* Required tasks *
- A) Replace "penalty" with "charge" in the home buyer's glossary, copying it from the words "Assumability: Allows the" through "to pay expenses.".
- B) In the home buyer's glossary, what does the term of a mortgage measure?

***** Supplied passage

The Home Buyer’s Glossary of Terms:
Amortization Period: The actual number of years it will take to pay back your mortgage loan.
Appraised Value: An estimate of the value of the property. Conducted for the purpose of mortgage lending by a certified appraiser. This appraisal is not to be confused with a building inspection.
Assumability: Allows the buyer to take over the seller’s mortgage on the property.
Closed Mortgage: A mortgage that locks you into a specific payment schedule. A penalty usually applies if you repay the loan in full before the end of a closed term. Condominium: The owner has title to a single unit, as well as a share in the common elements such as elevators or surrounding land. Condominium Fee: A common payment among owners that is allocated to pay expenses.
Conventional Mortgage: A mortgage loan issued for up to 75% of the property’s appraised value or purchase price, whichever is less.
Down Payment: The buyer’s cash payment toward the property. The difference between the purchase price and the amount of the mortgage loan.
Equity: The difference between the home’s selling value and the debts against it. High-Ratio Mortgage: A mortgage that exceeds 75% of the home’s appraised value. These mortgages must be insured for payment. Interest Rate: The value charged by the lender for the use of the lender’s money. Expressed as a percentage. Land Transfer Tax, Deed Tax or Property Purchase Tax: A fee paid to the municipal and/or provincial government for the transferring of property from seller to buyer.
Maturity Date: The end of the term, at which time you can pay off the mortgage or renew it. Mortgagee: The person or financial institution that lends the money.
Mortgagor: The borrower.
Mortgage Insurance: Applies to high-ratio mortgages. It protects the lender against loss if the borrower is unable to repay the mortgage.
Mortgage Life Insurance: Pays off the mortgage if the borrower dies. Open Mortgage: Allows partial or full payment of the principal at any time, without penalty.
Portability: A mortgage option that enables borrowers to take their current mortgage with them to another property, without penalty.
Pre-Approved Mortgage: Qualifies you for a mortgage before you start shopping. You know exactly how much you can spend and are free to make a “firm” offer when you find the right home.
Prepayment Privileges: Voluntary payments in addition to regular mortgage payments. Principal: The amount borrowed or still owing on a mortgage loan. Interest is paid on the principal amount. Refinancing: Paying off the existing mortgage and arranging a new one or re-negotiating the terms and condition~ of an existing mortgage.
Renewal: Re-negotiation of a mortgage loan at the end of a term for a new term.
Second Mortgage: Additional financing. Usually has a shorter term and higher interest rate than the first mortgage. Term: The length of time the interest rate is fixed. It also indicates when the principal balance becomes due and payable to the lender. Title: Legal ownership in a property.
Variable-Rate Mortgage: A mortgage with fixed payments but fluctuating with interest rates. The changing interest rate determines how much of the payment goes towards the principal. Vendor Take-Back Mortgage: When the seller provides some or all of the mortgage financing in order to sell their property.

**********
***** Record extracts

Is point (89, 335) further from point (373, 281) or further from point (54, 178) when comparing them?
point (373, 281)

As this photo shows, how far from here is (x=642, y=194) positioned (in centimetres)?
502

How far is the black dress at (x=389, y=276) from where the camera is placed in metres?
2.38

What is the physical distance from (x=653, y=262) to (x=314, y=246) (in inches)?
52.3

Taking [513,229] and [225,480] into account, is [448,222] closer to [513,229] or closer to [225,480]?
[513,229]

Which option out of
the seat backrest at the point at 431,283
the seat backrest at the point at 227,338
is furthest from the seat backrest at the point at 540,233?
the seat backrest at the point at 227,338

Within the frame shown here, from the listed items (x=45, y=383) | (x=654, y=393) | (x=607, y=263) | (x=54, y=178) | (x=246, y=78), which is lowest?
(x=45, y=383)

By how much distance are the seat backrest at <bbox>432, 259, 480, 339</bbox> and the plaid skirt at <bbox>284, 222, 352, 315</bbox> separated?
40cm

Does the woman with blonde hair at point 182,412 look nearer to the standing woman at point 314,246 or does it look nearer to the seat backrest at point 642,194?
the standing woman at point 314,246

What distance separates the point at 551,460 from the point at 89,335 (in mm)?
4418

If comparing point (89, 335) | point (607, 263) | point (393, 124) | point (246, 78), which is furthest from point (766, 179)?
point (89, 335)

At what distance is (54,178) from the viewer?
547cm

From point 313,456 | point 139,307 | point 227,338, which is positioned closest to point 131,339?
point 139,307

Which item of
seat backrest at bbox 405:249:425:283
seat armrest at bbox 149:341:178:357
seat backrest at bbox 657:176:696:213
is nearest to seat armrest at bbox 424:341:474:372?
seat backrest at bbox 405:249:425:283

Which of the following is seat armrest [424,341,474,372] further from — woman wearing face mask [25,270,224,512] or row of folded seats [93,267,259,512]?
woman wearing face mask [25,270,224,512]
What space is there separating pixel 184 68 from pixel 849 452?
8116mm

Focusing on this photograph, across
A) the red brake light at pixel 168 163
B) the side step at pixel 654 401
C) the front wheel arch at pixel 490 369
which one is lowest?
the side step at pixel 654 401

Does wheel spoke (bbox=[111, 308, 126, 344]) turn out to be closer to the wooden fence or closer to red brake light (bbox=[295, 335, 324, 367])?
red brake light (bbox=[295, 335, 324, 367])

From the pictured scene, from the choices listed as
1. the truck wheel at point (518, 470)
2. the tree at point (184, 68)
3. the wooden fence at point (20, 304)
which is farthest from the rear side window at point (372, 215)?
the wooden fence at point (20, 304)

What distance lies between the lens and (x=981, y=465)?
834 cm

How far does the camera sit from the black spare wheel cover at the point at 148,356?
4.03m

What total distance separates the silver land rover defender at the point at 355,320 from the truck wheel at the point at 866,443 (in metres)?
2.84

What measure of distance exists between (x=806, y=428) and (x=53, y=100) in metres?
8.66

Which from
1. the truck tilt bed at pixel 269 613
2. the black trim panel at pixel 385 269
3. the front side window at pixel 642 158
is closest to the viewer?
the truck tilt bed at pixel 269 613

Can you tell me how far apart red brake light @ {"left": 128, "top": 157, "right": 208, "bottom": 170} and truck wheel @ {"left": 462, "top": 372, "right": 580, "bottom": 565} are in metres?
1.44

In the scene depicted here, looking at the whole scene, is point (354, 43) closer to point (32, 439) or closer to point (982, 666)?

**********
***** Record extracts

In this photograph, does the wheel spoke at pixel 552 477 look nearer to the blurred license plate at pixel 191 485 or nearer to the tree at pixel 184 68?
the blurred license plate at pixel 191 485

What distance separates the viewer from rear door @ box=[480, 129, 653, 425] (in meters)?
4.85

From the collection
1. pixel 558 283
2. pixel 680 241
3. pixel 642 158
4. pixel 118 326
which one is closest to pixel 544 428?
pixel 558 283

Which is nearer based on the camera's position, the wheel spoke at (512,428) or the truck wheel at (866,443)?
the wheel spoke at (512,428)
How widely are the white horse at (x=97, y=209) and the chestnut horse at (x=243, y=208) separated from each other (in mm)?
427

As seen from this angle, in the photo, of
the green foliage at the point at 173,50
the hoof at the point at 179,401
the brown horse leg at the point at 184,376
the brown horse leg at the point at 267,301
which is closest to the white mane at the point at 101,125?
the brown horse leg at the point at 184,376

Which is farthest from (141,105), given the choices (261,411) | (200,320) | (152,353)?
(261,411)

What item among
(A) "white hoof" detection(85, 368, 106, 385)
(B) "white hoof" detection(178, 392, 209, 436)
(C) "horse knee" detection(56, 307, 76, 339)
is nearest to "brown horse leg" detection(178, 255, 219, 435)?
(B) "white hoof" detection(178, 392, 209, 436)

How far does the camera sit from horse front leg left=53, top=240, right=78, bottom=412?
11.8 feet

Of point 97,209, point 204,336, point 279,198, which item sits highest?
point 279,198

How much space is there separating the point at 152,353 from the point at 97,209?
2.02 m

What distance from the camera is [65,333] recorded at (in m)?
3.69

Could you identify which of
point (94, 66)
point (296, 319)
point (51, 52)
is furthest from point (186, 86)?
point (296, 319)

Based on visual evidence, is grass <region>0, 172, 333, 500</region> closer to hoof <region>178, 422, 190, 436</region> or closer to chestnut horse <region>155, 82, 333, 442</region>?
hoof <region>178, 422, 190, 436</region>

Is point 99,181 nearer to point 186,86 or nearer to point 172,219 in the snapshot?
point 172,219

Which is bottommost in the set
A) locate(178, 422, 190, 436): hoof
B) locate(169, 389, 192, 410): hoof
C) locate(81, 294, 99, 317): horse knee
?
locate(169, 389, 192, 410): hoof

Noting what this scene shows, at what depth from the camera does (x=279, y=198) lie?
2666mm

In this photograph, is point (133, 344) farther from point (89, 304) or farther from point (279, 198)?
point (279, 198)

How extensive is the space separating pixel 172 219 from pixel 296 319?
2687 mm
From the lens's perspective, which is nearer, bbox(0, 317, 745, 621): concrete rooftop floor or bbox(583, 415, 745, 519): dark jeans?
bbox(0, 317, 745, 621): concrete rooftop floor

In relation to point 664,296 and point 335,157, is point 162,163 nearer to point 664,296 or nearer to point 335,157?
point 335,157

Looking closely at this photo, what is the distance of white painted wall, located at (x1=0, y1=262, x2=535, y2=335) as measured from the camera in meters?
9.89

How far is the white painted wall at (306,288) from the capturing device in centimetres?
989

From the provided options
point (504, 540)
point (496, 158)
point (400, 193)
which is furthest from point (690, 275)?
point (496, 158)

**********

* Task responses *
- A)
Assumability: Allows the buyer to take over the seller’s mortgage on the property.
Closed Mortgage: A mortgage that locks you into a specific payment schedule. A charge usually applies if you repay the loan in full before the end of a closed term. Condominium: The owner has title to a single unit, as well as a share in the common elements such as elevators or surrounding land. Condominium Fee: A common payment among owners that is allocated to pay expenses.

- B) The length of time the interest rate is fixed.